The saying “a place for everything and everything in its place” rings especially true for a small home. Storage is essential as chaos can quickly take hold when an element of organisation is lacking. Getting the storage right in your home will enhance your day, reducing stress and imparting a sense of control. “It can be a tool for convenience that keeps you and your family organised, and all the clutter tucked away from view,” says Lee. “Creating storage solutions that support your daily lifestyle and bring order to it can do wonders to creating spaciousness in your home and life.”
When selecting baskets, boxes and containers, keep the material and colour consistent to reduce visual clutter. Attach labels to make it clear what should be stowed where, and get all household members, young and old, into the habit of doing a daily collection of loose things. Arrange your storage according to frequency of use: position the items you use daily in an easily accessible spot.
Look for furniture pieces with extra storage capacities such as a coffee table with a shelf or drawers, a gas-lift bed that allows for stowage underneath or a hollow ottoman with a removable lid. Even choosing a bedside table with lots of drawers will help you hide bits and pieces in plain sight. The addition of floating shelves or wall racks will create storage opportunities in vertical spaces.

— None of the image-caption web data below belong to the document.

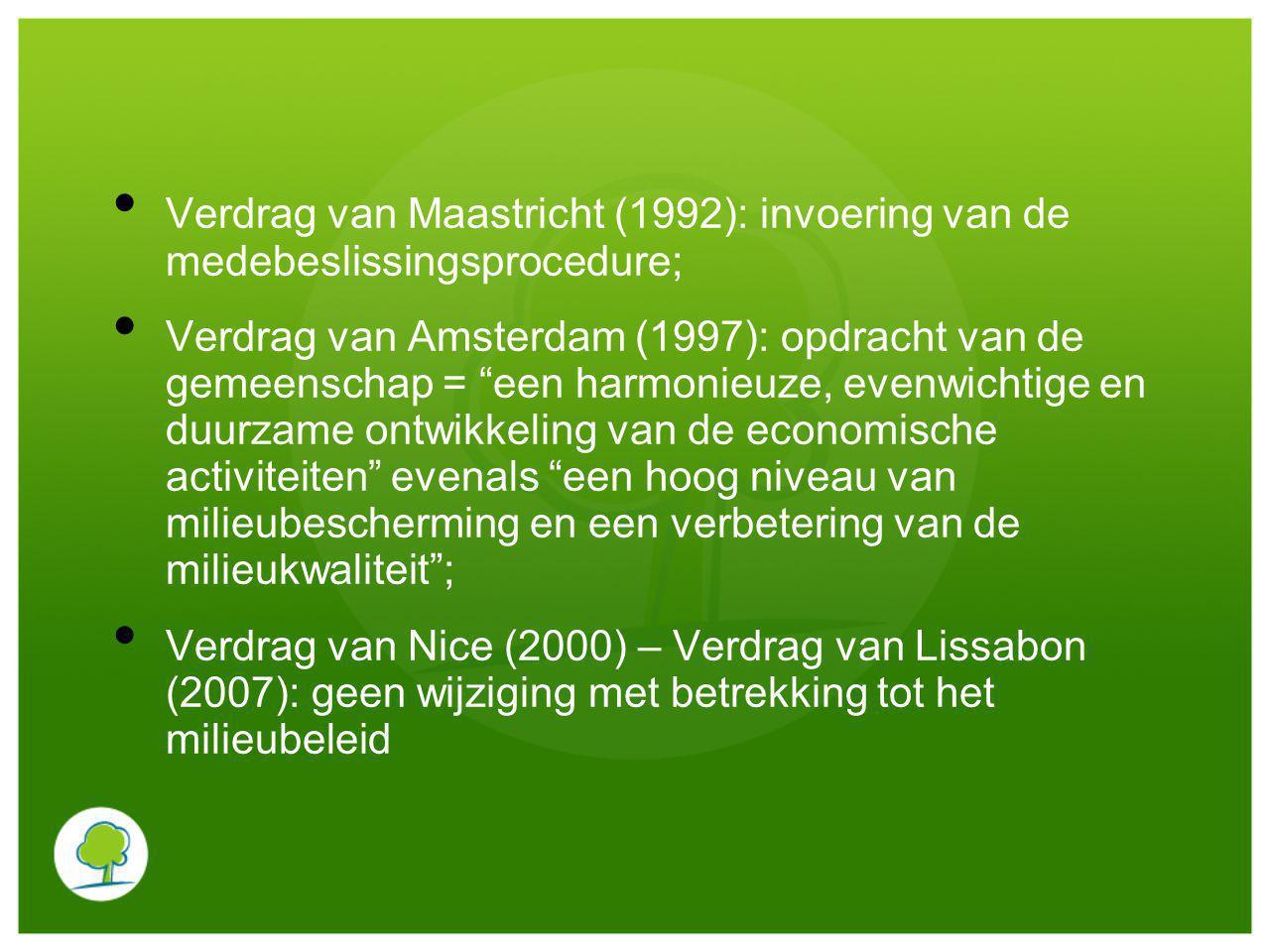 """Verdrag van Maastricht (1992): invoering van de medebeslissingsprocedure; Verdrag van Amsterdam (1997): opdracht van de gemeenschap = """"een harmonieuze"""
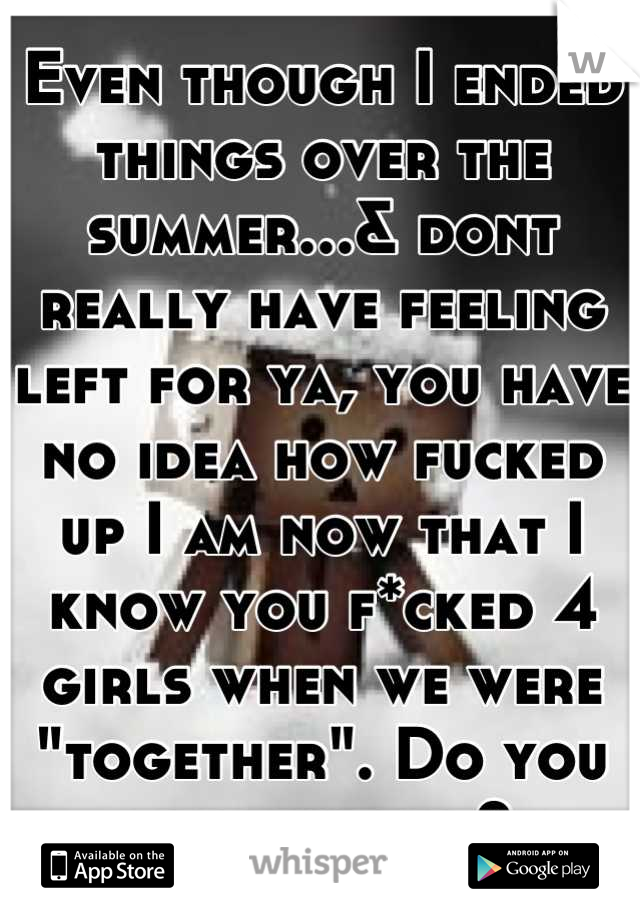 """Even though I ended things over the summer...& dont really have feeling left for ya, you have no idea how fucked up I am now that I know you f*cked 4 girls when we were """"together"""". Do you ever not lie?"""
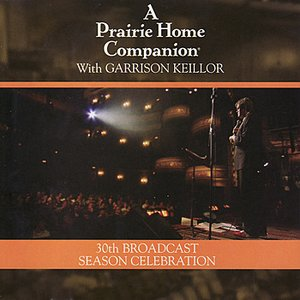 Image for 'A Prairie Home Companion - 30th Broadcast Season Celebration'
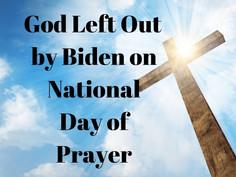 'God' left out on Biden's National Day of Prayer!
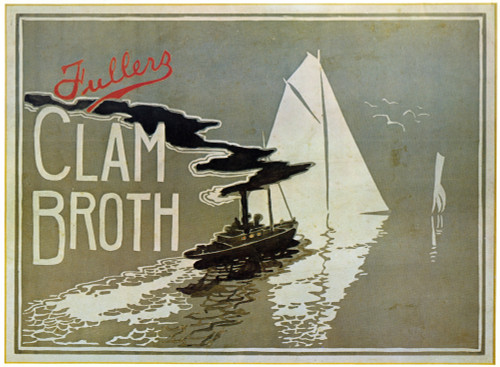 Soup Poster, 1899. /Nposter For Fullers Clam Broth Soup, 1899. Poster Print by Granger Collection - Item # VARGRC0526637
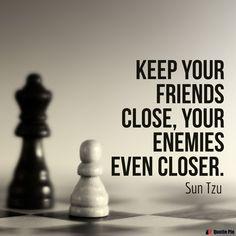 All Quotes, Wisdom Quotes, Success Quotes, Motivational Quotes, Inspirational Quotes, Enemies Quotes, Forever Quotes, Sun Tzu, Philosophy Quotes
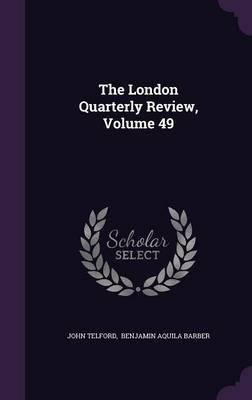 The London Quarterly Review, Volume 49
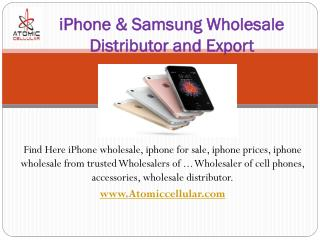 iPhone & Samsung Wholesale Distributor and Export - Atomic Cellular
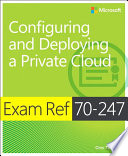 Exam Ref 70 247 Configuring and Deploying a Private Cloud  MCSE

If you are on a new-build or renovation journey, consider customised joinery to maximise the storage in kitchens, bathrooms and bedrooms, as well as any spare nooks or dead areas like underneath a staircase. You can utilise every precious centimetre of your home with custom storage solutions designed to fit the most awkward spaces. Lee offers a wise word of caution: “Be intentional about storage design though — otherwise, you can simply end up with more cupboards and rooms hiding all the stuff you’ve cluttered your home with.”
The illusion of space
The easiest way to create the illusion of more space is to paint the walls a shade of white and stick to lighter tones for the furniture and flooring. Natural light will bounce around the area like a ping-pong ball, even more so if you add mirrors or mirrored furniture. A mirror positioned to reflect the outside view will also trick the mind into thinking the room is larger. “Selecting materials and finishes such as reflective surfaces, or even a gloss paint finish rather than a satin finish, can make a big difference,” says Chee.

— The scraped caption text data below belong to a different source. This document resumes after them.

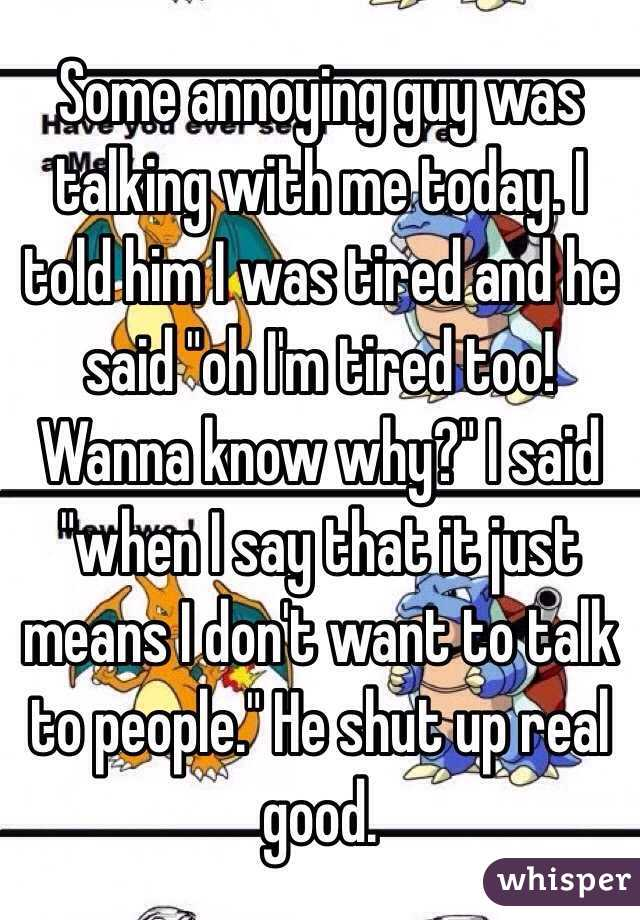 """Some annoying guy was talking with me today. I told him I was tired and he said """"oh I'm tired too! Wanna know why?"""" I said """"when I say that it just means I don't want to talk to people."""" He shut up real good."""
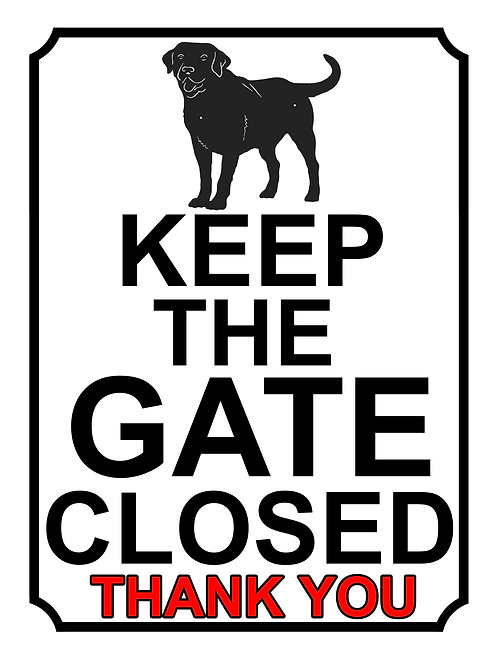 Keep The Gate Closed Thankyou Dog Silhouette Theme Yard Sign Garden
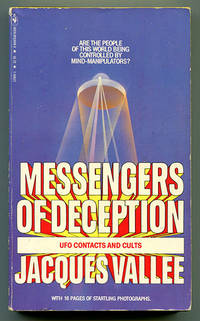 Messengers of Deception: UFO Contacts and Cults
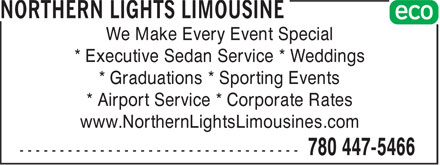 Northern Lights Limousine (780-447-5466) - Annonce illustrée - We Make Every Event Special * Executive Sedan Service * Weddings * Graduations * Sporting Events * Airport Service * Corporate Rates www.NorthernLightsLimousines.com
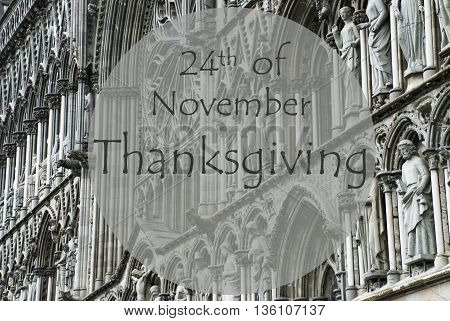 Church Of Trondheim In Norway. Macro Or Close Up Of Sculptures Or Statue. Religious Greeting Card. English Text 24th Of November Thanksgiving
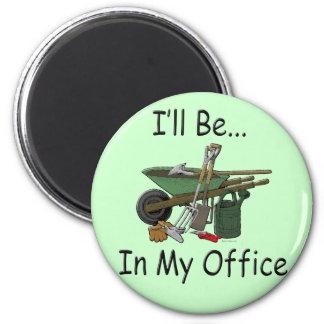 Estaré en mi jardín de la oficina imán redondo 5 cm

Conversely, it’s interesting to think about how dramatic hues can affect a room. “Many of the designs we feature on Never Too Small have strong personalities by virtue of bold material or colour choices that anchor their design, which perhaps debunks a common misconception that small spaces can’t carry bold colours and features,” Chee explains. For example, inky indigo walls will create a sense of infinity, especially when the skirting boards and ceiling are painted the same colour. The eye will find it hard to define where the room’s parameters start and end.

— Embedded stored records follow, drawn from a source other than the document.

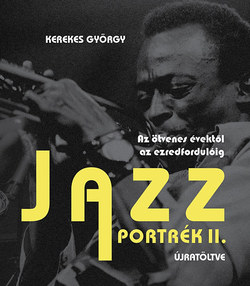 Jazz portrék II. Újratöltve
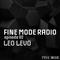 Fine Mode Radio 02 : Leo Levo
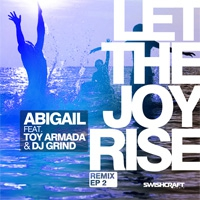 Abigail Let The Joy Rise (Remixes)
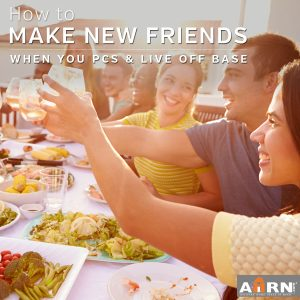 How to make new friends when you live off base on AHRN.com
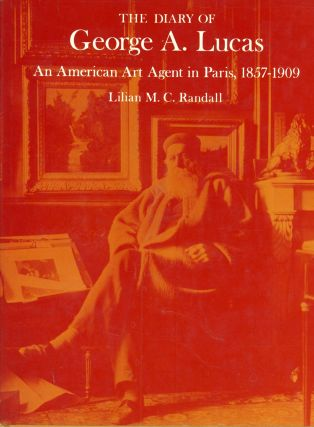 The Diary of George A. Lucas: An American Art Agent in Paris, 1857-1909. Lilian M. C. Randall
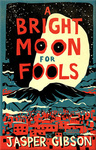 Jasper Gibson: A Bright Moon for Fools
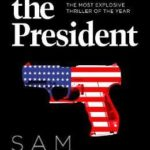 [PDF] [EPUB] To Kill the President (Maggie Costello, #3) Download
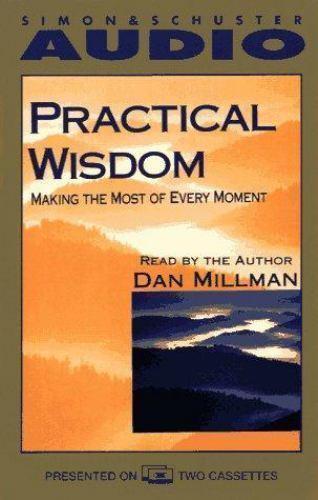 PRACTICAL WISDOM - AUDIOBOOK - DAN MILLMAN - TWO CASSETTES -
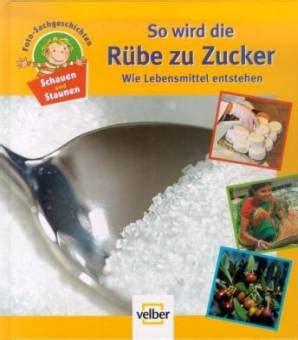 So Wird Die Rübe Zu Zucker  Wie Lebensmittel Entstehen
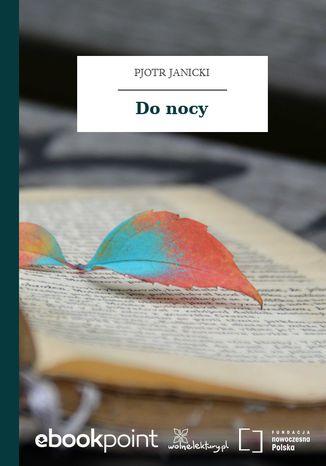 Okładka książki/ebooka Do nocy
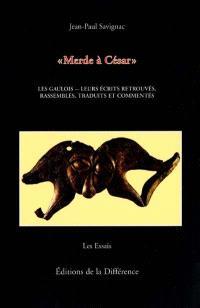 Merde à César : les Gaulois, leurs écrits retrouvés, rassemblés, traduits et commentés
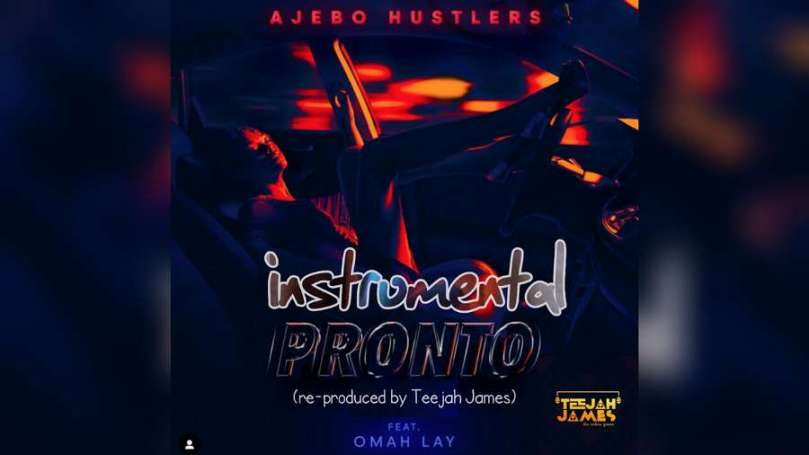 Download Instrumental Ajebo Hustlers – Pronto ft. Omah Lay (Reprod by Teejah James)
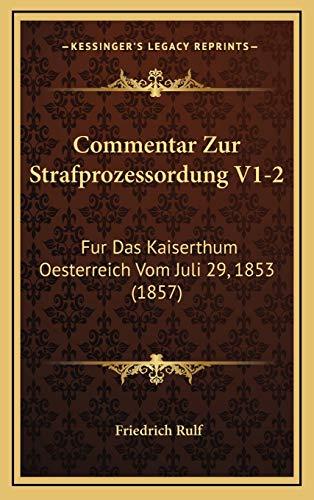 9781169140370: Commentar Zur Strafprozessordung V1-2: Fur Das Kaiserthum Oesterreich Vom Juli 29, 1853 (1857) (German Edition)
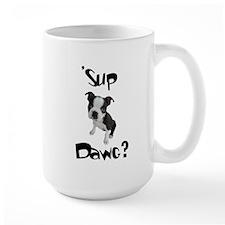 Sup Dawg? Mug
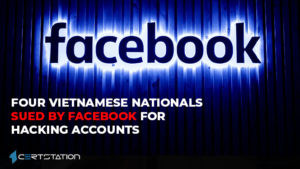 Four Vietnamese Nationals sued by Facebook for hacking accounts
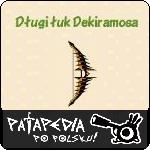 Długi łuk Dekiramosa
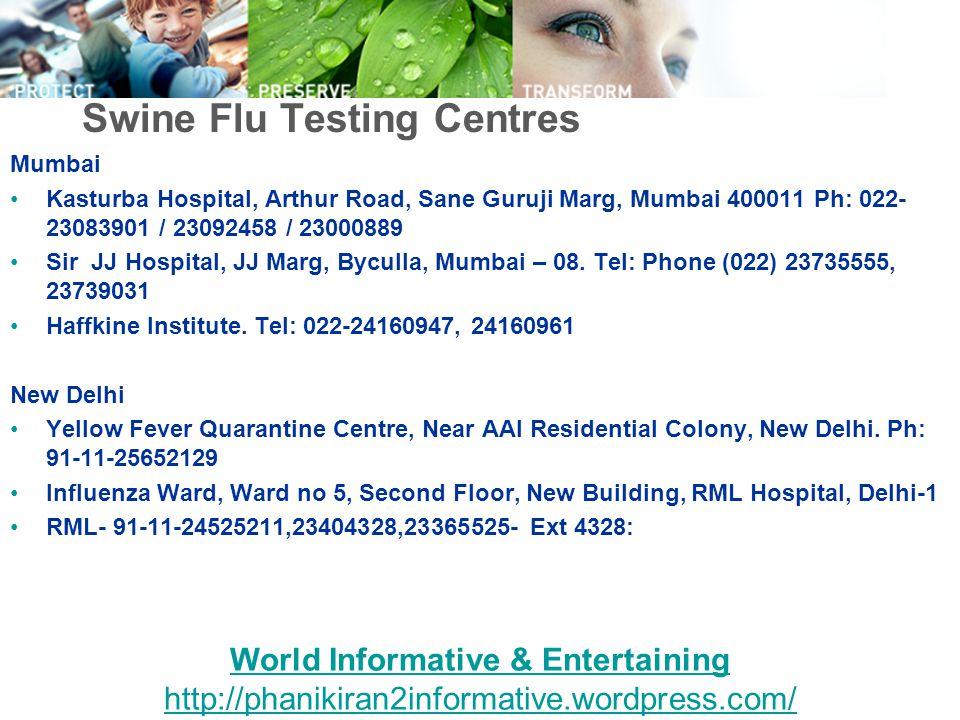 Swine Flu Testing Centres Mumbai Kasturba Hospital, Arthur Road, Sane Guruji Marg, Mumbai 400011 Ph: 022- 23083901 / 23092458 / 23000889 Sir JJ Hospit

Whether you choose a light or dark palette, consider how contrasting colour affects the illusion of openness and continuation. To borrow an example from the world of fashion, wearing a nude-coloured high heel will give the illusion of longer legs, whereas a dark shoe caps off the leg length at the ankle. The same visual perception trickery applies to our rooms — a white ceiling against a darker wall immediately shrinks a space because your eye instantly perceives the room’s size. If you have lighter walls, choose lighter coloured furniture and joinery, and likewise for those who prefer to live with darker colour palettes. Keep it consistent and avoid stark contrast to avoid disrupting that sense of infinity.